Sochaux : assumer sa position de force
Stéphane Dalmat a réalisé un match de haute tenue mercredi soir. Il faudra récidiver samedi à Caen. Photo Lionel Vadam
C’était facile de dire, mercredi soir après le sec 3-0 infligé à Monaco, que Sochaux ne pouvait pas perdre ce match. Ricardo, le coach monégasque avait eu « l’impression que son équipe disputait un match amical ». Le capitaine de l’ASM, François Modesto parlait lui d’une formation sochalienne « qui jouait sa vie ».
Oui, les hommes de Francis Gillot avaient effectivement bien compris l’enjeu et après 5 minutes de jeu, le feu avait déjà pris dans la maison azuréenne. Seulement, si c’est encore une soirée de malheur qui accompagne les Sochaliens, rien ne dit que Gakpé ou Park ne font pas trembler les filets doubistes en première mi-temps. Et il n’y a plus qu’à pleurer. Parce que derrière, avec la confiance qui change de camp, vous connaissez la chanson de la spirale infernale…

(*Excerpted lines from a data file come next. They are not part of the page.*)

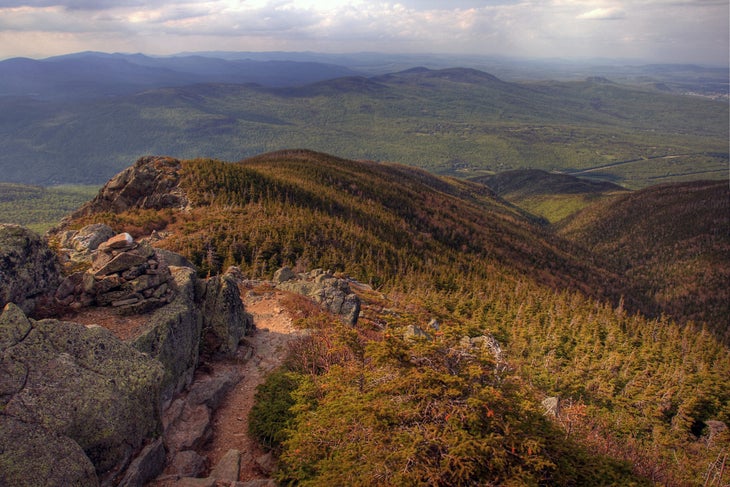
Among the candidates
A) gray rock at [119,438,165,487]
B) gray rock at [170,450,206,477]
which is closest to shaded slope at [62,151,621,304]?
gray rock at [170,450,206,477]

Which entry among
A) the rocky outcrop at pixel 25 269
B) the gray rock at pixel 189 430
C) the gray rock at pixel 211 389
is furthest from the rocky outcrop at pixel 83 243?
the gray rock at pixel 189 430

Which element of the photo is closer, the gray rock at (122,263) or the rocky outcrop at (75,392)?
the rocky outcrop at (75,392)

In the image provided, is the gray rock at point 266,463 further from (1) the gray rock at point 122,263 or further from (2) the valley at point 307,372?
(1) the gray rock at point 122,263

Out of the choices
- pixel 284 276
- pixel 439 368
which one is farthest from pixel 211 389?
pixel 284 276

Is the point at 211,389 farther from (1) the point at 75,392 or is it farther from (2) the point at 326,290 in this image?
(2) the point at 326,290

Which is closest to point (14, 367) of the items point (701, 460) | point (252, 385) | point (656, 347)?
point (252, 385)

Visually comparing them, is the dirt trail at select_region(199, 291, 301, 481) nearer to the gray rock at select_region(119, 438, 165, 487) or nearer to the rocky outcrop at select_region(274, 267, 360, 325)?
the gray rock at select_region(119, 438, 165, 487)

Et donc, même si le FCSM a pleinement mérité sa victoire, Francis Gillot ne soulignera jamais assez que « les petits détails sont là pour tout changer ». Les détails, si on ose les appeler ainsi, ce sont donc par exemple les superbes arrêts de Teddy Richert face aux deux attaquants de Monaco. Ceux qui ont permis au gardien franc-comtois de se défouler sur ceux qui l’ont malmené cette saison, en affirmant qu’il n’était plus aussi décisif qu’avant… « On pourra toujours dire qu’on m’a tiré dessus », a t-il pu ironiser.

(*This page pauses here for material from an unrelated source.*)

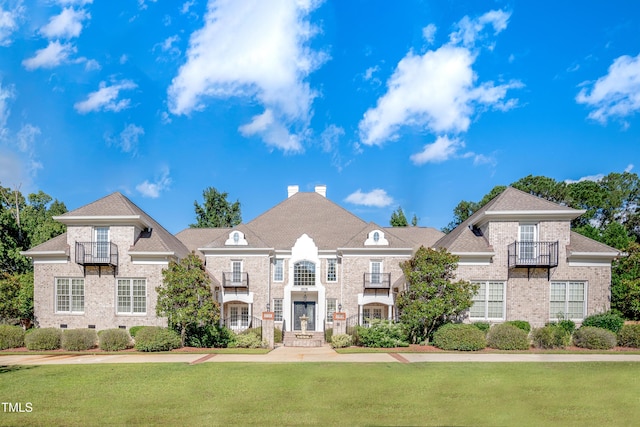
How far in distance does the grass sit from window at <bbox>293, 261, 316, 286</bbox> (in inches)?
596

On est là pour les maintenir dans le droit chemin
Le petit détail qui tue, c’est quand Micka Isabey bénéficie de deux contres favorables avant de centrer « à l’arrache » sur… Modesto qui marque contre son camp avec le ballon qui tape le poteau avant de rentrer. On pourrait en citer d’autres, de ces détails -comme ce premier but qui est marqué de la semelle par Martin- qui changent le cours de l’histoire.
Mais là, ce n’est pas la chance qui a sévi. C’est d’abord le talent de Teddy Richert ; c’est l’énorme combativité d’Isabey sur le 2 e but ; c’est le jeu du FCSM qui sur une action rapidement menée avec la volonté de Mikari a placé Martin dans une position idéale.
Dans tous les cas, il y a eu cette rage de vaincre qui a fait la différence. Quand en plus, Dalmat est le grand patron que l’on aime à la baguette et que Pichot évolue à son meilleur niveau en faisant preuve d’une extrême rigueur, non, il n’y a pas grand-chose qui peut arriver à ce FC Sochaux-là.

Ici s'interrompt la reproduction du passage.